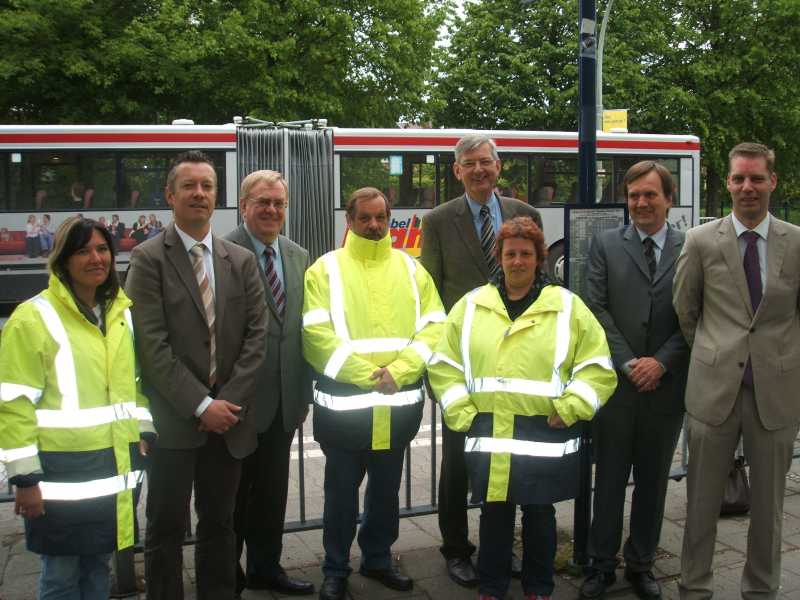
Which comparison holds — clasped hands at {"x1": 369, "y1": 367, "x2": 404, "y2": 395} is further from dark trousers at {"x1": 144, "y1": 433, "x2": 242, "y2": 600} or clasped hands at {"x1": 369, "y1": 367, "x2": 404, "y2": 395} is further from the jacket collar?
dark trousers at {"x1": 144, "y1": 433, "x2": 242, "y2": 600}

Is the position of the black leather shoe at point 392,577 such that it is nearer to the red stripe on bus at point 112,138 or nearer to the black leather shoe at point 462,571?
the black leather shoe at point 462,571

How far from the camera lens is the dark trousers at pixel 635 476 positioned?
3.67m

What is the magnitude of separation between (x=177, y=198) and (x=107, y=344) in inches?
30.1

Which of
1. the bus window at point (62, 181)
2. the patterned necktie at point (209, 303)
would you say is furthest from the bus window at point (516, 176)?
the patterned necktie at point (209, 303)

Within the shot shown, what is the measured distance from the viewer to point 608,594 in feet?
12.1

Work to do ::
Please render the records as a JSON list of strings, one string per line, from the line containing "How far from" through the end of the records, including both ends and omitting blank lines.

Problem solution ::
[
  "How far from the camera lens is the dark trousers at pixel 635 476 positioned?",
  "3.67m",
  "What is the magnitude of separation between (x=177, y=198) and (x=107, y=344) in inches?",
  "30.1",
  "Which of",
  "1. the bus window at point (62, 181)",
  "2. the patterned necktie at point (209, 303)",
  "would you say is furthest from the bus window at point (516, 176)?",
  "the patterned necktie at point (209, 303)",
  "Within the shot shown, what is the measured distance from the viewer to point 608,594 in feet?",
  "12.1"
]